=== Passage to read ===
______________________________

As the site plan has been denied, the special permit too must be denied, as there is no site plan which can accommodate the use. However, the Board analyzed the special permit criteria and finds that assuming, arguendo, that the site plan was granted, the special permit to must be denied. The Board acknowledges that a special permit is tantamount to a legislative finding that the permitted use is in harmony with the community's general zoning plan and will not adversely affect the neighborhood. While this does not mean the special permit is a matter or right, the applicant's burden of proof is a relatively light one. The applicant has failed to meet even this light burden. The proposed special permit application meets specific criteria under Town Code §85-433, it is a false compliance as it related to the prohibitions on tractor trailer deliveries. The applicant's representative agrees to comply with the no tractor trailer deliveries, however, that is not the business model of the applicant, as testified to by current operators. This Board cannot approve this special permit knowing that is impossible to comply. There is no evidence in the record that the 7-11 Corporation, has agreed to the condition. The only agreement is from the applicant, who is not 7-11.
The application also does not meet the generic special permit criteria for all special permits under Town Code 85-107. Further, as the truck delivery trucks must use the ingress access to egress the site, the anticipated operation of the site is unreasonable and will lead to an undue increase in traffic on Jamaica Avenue. Therefore, the special permit is denied as well."

A special use permit is an authorized use of land permitted by the zoning ordinance although not necessarily allowed as of right. Classifications of a use as a special permit constitutes a recognition that the use is harmonious with a community's zoning plan and will not adversely affect the neighborhood. Town Law §274-b: Matter of Retail Prop. Trust v. Board of Zoning Appeals of Town of Hempstead, 98 N.Y.2d 190,746 N.Y.S.2d 662 (2002); North Shore Steak House v. Board of Zoning Appeals of Village of Thomaston, 30 N.Y.2d 235, 331 N.Y.S.2s 645 (1972).

The burden of proof on an owner seeking a special exception is lighter than that on an owner seeking a use variance, the former only being required to show compliance with any legislatively imposed conditions on an otherwise permitted use, while the latter must show an undue hardship in complying with the ordinance, 7-Eleven v. Inc. Vil. of Mineola, 127 A.D.3d 7 N.Y.S.3d 517 (2nd Dept. 2015); Matter of M & V 99 Franklin Realty Corp. v. Weiss, 124 A.D.3d 783, 2 N.Y.S.3d 51 (2nd Dept. 2015).

______________________________

=== Information supplied ===
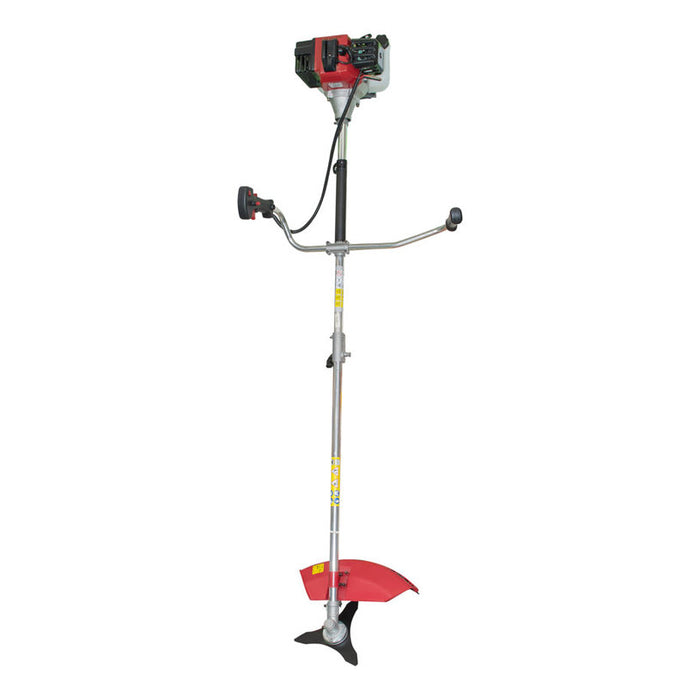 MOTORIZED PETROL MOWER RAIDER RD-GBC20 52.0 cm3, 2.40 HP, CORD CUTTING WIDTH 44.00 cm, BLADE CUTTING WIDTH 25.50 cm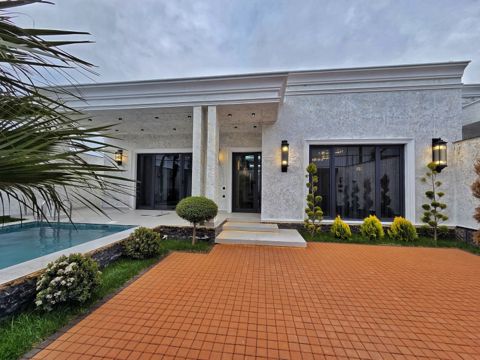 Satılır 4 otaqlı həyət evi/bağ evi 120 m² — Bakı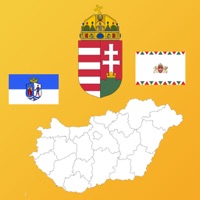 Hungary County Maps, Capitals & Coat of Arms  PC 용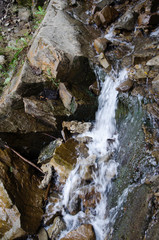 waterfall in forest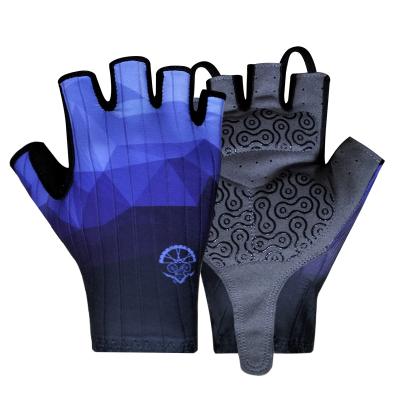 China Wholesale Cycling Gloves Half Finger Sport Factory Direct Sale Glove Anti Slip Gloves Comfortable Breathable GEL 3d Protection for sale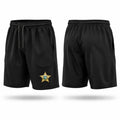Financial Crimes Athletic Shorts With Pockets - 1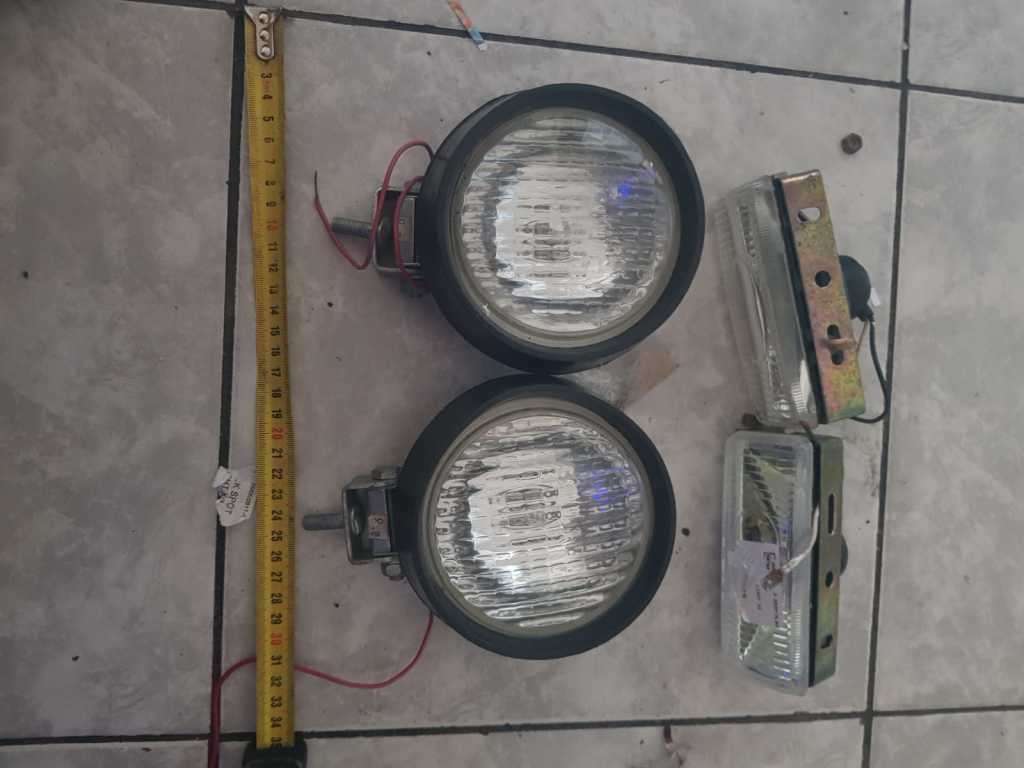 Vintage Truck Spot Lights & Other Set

______________________________

=== Assigned task A ===
List every court case the special permit passage cites by name.
=== Assigned task B ===
From the special permit passage, extract the text between "A special use" and "N.Y.S.2s 645 (1972).", inclusive.

=== Answer box A ===
Matter of Retail Prop. Trust v. Board of Zoning Appeals of Town of Hempstead
North Shore Steak House v. Board of Zoning Appeals of Village of Thomaston
7-Eleven v. Inc. Vil. of Mineola
Matter of M & V 99 Franklin Realty Corp. v. Weiss

=== Answer box B ===
A special use permit is an authorized use of land permitted by the zoning ordinance although not necessarily allowed as of right. Classifications of a use as a special permit constitutes a recognition that the use is harmonious with a community's zoning plan and will not adversely affect the neighborhood. Town Law §274-b: Matter of Retail Prop. Trust v. Board of Zoning Appeals of Town of Hempstead, 98 N.Y.2d 190,746 N.Y.S.2d 662 (2002); North Shore Steak House v. Board of Zoning Appeals of Village of Thomaston, 30 N.Y.2d 235, 331 N.Y.S.2s 645 (1972).